What is an Open Data Lake in the Cloud?

Data Driven Insights diagram

Problems that necessitate a data lake

In today’s competitive landscape, companies are increasingly leveraging their data to make better decisions, providing value to their customers, and improving their operations. Data-driven insights can help business and product leaders hone in on customer needs and/or find untapped opportunities. Also, analytics dashboards can be presented to customers for added value. Traditionally, insights are gleaned from rather small amounts of enterprise data which is what you’d expect – historical information about products, customers, and sales. But now, the modern business must deal with 1000s of times more data, which encompasses more types of data and is far beyond Enterprise Data. Examples include 3rd party data feeds, IoT sensor data, event data, geospatial and other telemetry data.

The problem with having 1000s of times the data is that databases, and specifically data warehouses, can be very expensive. And data warehouses are optimized to handle relational data with a well-defined structure and schema. As both data volumes and usage grow, the costs of a data warehouse can easily spiral out of control. Those costs, coupled with the inherent lock-in associated with data warehouses, have left many companies looking for a better solution, either augmenting their enterprise data warehouse or moving away from them altogether. 

The Open Data Lake in the cloud is the solution to the massive data problem. Many companies are adopting that architecture because of better price-performance, scale, and non-proprietary architecture. 

The Open Data Lake in the cloud centers on S3-based object storage. In AWS, there can be many S3-buckets across an organization. In Google Cloud, there is a service called Google Cloud Store (GCS) and in Microsoft Azure it is called Azure blob store. The data lake can store the relational data that typically comes from business apps like the data warehouse stores. But the data lake also stores non-relational data from a variety of sources as mentioned above. The data lake can store structured, semi-structured, and/or unstructured data.

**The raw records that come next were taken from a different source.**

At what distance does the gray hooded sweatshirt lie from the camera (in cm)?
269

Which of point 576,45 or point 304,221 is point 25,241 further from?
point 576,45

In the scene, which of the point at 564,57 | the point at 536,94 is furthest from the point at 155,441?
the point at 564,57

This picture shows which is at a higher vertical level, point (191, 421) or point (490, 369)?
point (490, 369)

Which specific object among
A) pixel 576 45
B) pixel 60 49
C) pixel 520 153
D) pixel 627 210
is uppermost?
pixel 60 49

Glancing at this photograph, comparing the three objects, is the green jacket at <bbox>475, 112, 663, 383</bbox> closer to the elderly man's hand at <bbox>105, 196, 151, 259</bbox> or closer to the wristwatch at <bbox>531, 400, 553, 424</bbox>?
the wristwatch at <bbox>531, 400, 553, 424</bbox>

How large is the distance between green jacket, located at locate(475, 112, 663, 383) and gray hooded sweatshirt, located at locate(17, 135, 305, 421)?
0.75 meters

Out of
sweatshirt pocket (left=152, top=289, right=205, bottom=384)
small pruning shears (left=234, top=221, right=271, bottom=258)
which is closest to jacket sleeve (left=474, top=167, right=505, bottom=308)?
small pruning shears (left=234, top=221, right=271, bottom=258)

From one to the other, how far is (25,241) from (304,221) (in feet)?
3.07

With all this data stored in the data lake, companies can run different types of analytics directly, such as SQL queries, real-time analytics, and AI/Machine Learning. A metadata catalog of the data enables the analytics of the non-relational data. 

Why Open for Data Lakes

As mentioned, companies have the flexibility to run different types of analytics, using different analytics engines and frameworks. Storing the data in open formats is the best-practice for companies looking to avoid the lock-in of the traditional cloud data warehouse. The most common formats of a modern data infrastructure are open, such as Apache Parquet and ORC. They are designed for fast analytics and are independent of any platform. Once data is in an open format like Parquet, it would follow to run open source engines like Presto on it. Ahana Cloud is a Presto managed service which makes it easy, secure, and cost efficient to run SQL on the Open Data Lake. 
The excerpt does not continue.